Los dolores que experimentamos durante la vida solo tienen sentido cuando comprendemos los aprendizajes que encierran. Somos aprendientes en esta pequeña esfera llamada Tierra.
Imaginemos un laboratorio de colegio, donde estamos aprendiendo sobre reacciones exotérmicas, aquellas que liberan energía. Hay pipetas, calor, diferentes elementos químicos puros y algunos otros combinados ya como catalizadores. Quien nos guía da instrucciones claras sobre cómo hacer el ejercicio. Sin embargo, la curiosidad nos lleva a ensayar otras opciones o descuidadamente calculamos mal las cantidades a mezclar durante la práctica. Los errores hacen parte fundamental del aprendizaje: sin ellos no podríamos evolucionar. Así pues, en el experimento podemos obtener reacciones seguras y otras que generen grandes explosiones, de las cuales podemos salir muy lastimados o heridos levemente, según sea la magnitud del evento. Aciertos y errores, pues de eso se trata el proceso pedagógico.
Eso mismo nos ocurre en la cotidianidad. Cada quien está inmerso en sus propios aprendizajes vitales, para lo cual se encuentra –o desencuentra- con otras personas, en relaciones que van de seguras a explosivas, desde confiables hasta incluso aquellas que conllevan la muerte. Cada quien vive lo que le corresponde, lo cual es muy difícil de comprender si vivimos desde el juicio. No se trata de justificar que una persona le haga daño a otra, pues eso no viene en las instrucciones del laboratorio de la vida: estamos llamados al amor. Tampoco es dado evadir la responsabilidad del daño ni la reparación a que haya lugar.

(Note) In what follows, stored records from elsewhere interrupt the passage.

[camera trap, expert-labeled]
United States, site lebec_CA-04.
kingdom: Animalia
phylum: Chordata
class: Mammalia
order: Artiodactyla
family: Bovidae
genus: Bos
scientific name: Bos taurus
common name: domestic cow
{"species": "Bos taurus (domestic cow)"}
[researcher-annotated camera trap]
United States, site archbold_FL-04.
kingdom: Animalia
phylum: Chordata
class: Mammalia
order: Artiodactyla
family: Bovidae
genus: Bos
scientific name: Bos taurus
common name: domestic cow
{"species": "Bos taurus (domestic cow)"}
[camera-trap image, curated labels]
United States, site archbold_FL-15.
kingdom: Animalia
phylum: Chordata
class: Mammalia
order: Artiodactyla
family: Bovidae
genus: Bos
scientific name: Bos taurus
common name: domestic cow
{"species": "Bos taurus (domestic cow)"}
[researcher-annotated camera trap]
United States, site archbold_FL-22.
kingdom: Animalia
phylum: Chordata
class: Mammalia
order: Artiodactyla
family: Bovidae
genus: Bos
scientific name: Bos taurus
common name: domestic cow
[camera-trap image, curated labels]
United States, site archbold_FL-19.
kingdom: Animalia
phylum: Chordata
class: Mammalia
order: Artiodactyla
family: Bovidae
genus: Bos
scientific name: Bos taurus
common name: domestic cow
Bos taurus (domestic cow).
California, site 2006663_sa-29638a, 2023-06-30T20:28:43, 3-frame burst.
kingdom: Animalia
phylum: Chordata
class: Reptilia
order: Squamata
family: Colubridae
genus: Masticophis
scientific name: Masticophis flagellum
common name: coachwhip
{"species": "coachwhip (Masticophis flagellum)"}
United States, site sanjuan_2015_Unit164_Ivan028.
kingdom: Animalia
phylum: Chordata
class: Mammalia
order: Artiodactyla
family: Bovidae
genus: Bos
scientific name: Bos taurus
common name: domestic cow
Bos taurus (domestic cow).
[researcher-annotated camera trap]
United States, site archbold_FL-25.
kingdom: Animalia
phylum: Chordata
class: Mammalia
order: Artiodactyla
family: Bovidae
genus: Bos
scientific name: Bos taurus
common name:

Los hechos dolorosos nos permiten aprender, si queremos. ¿Aprender qué? El menú de posibilidades es tan grande como el número de seres humanos. Si estamos dormidos o somnolientos, aunque tengamos los ojos abiertos para condenar los errores del otro, no aprenderemos. Si estamos en el proceso de despertar, que no es sencillo y cuesta, lograremos identificar en qué contribuye ese dolor para nuestra existencia, en el sentido amplio de la palabra, y así aprender a perdonar, poner límites, no juzgar, soltar, desapegarnos, valorar la propia vida y la del otro, cuidarnos y cuidar…
Mientras no despertemos, convertiremos el dolor en un sufrimiento que será un lastre para el resto de la vida. Son muy pesadas de llevar las cargas del resentimiento, el odio o la venganza, pues nos alejan de esa instrucción dada antes de llevar a cabo el experimento de la vida: amar. Aunque amemos con condiciones, vamos en el camino: te amo si cumples mis deseos, si haces lo que digo, si… El logro máximo del experimento de la vida sería llegar a amar incondicionalmente, sin restricciones de ninguna naturaleza. Ese amor no generaría explosiones de ningún tipo. Nos falta un largo trecho en el camino de la consciencia para lograrlo. Podemos.